Re: Re: Norm
- To: mathgroup at smc.vnet.net
- Subject: [mg68058] Re: [mg68004] Re: [mg67973] Norm
- From: Murray Eisenberg <murray at math.umass.edu>
- Date: Fri, 21 Jul 2006 05:37:49 -0400 (EDT)
- Organization: Mathematics & Statistics, Univ. of Mass./Amherst
- References: <200607190921.FAA21393@smc.vnet.net> <200607201004.GAA09828@smc.vnet.net>
- Reply-to: murray at math.umass.edu
- Sender: owner-wri-mathgroup at wolfram.com
Correction to my posting: What I mean to write is that the desired
euclidean distance is given by
Norm[{0,1} - {5,1}]
and the result is 5.
Murray Eisenberg wrote:
> Mathematically, the norm of a vector gives that vector's length. And
> the distance between two vectors is the norm of the difference between
> the two vectors. (What you call the "dash" is in fact a subtraction sign.)

___

* **Complete the following**
**A)** From the mailing-list post on Norm, echo the passage starting with "Re: Re: Norm" and going on through "result is 5.".
**B)** Summarize the mailing-list post on Norm in two sentences.
**C)** Answer these questions using the mailing-list post on Norm:
(i) What organization is listed in the header?
(ii) What result does the correction give for the Euclidean distance?
(iii) According to the quoted message, what is the "dash" in fact?

* **Collected material**
___

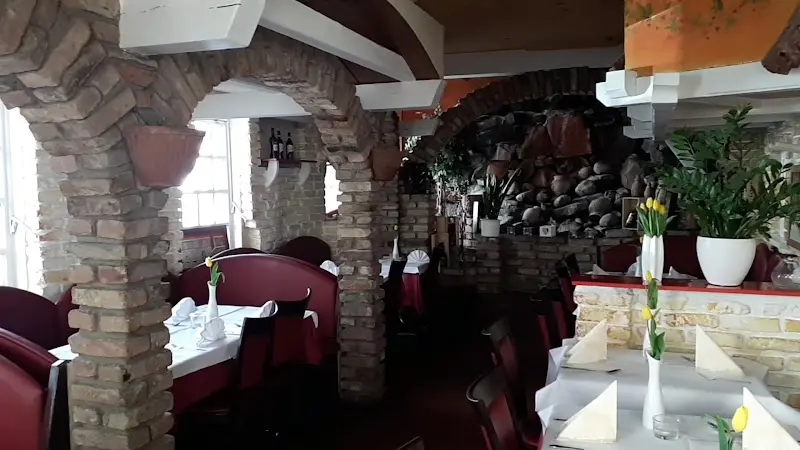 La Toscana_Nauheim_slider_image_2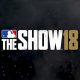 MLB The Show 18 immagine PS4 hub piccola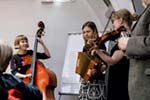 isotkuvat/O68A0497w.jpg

___

* **Solutions below**
**A)**
Re: Re: Norm
- To: mathgroup at smc.vnet.net
- Subject: [mg68058] Re: [mg68004] Re: [mg67973] Norm
- From: Murray Eisenberg <murray at math.umass.edu>
- Date: Fri, 21 Jul 2006 05:37:49 -0400 (EDT)
- Organization: Mathematics & Statistics, Univ. of Mass./Amherst
- References: <200607190921.FAA21393@smc.vnet.net> <200607201004.GAA09828@smc.vnet.net>
- Reply-to: murray at math.umass.edu
- Sender: owner-wri-mathgroup at wolfram.com
Correction to my posting: What I mean to write is that the desired
euclidean distance is given by
Norm[{0,1} - {5,1}]
and the result is 5.

**B)** In a correction to an earlier posting, Murray Eisenberg states that the desired Euclidean distance is given by Norm[{0,1} - {5,1}] and that the result is 5. The quoted earlier message explains that the norm of a vector gives its length, that the distance between two vectors is the norm of their difference, and that what was called the "dash" is in fact a subtraction sign.

**C)**
(i) Mathematics & Statistics, Univ. of Mass./Amherst
(ii) 5
(iii) A subtraction sign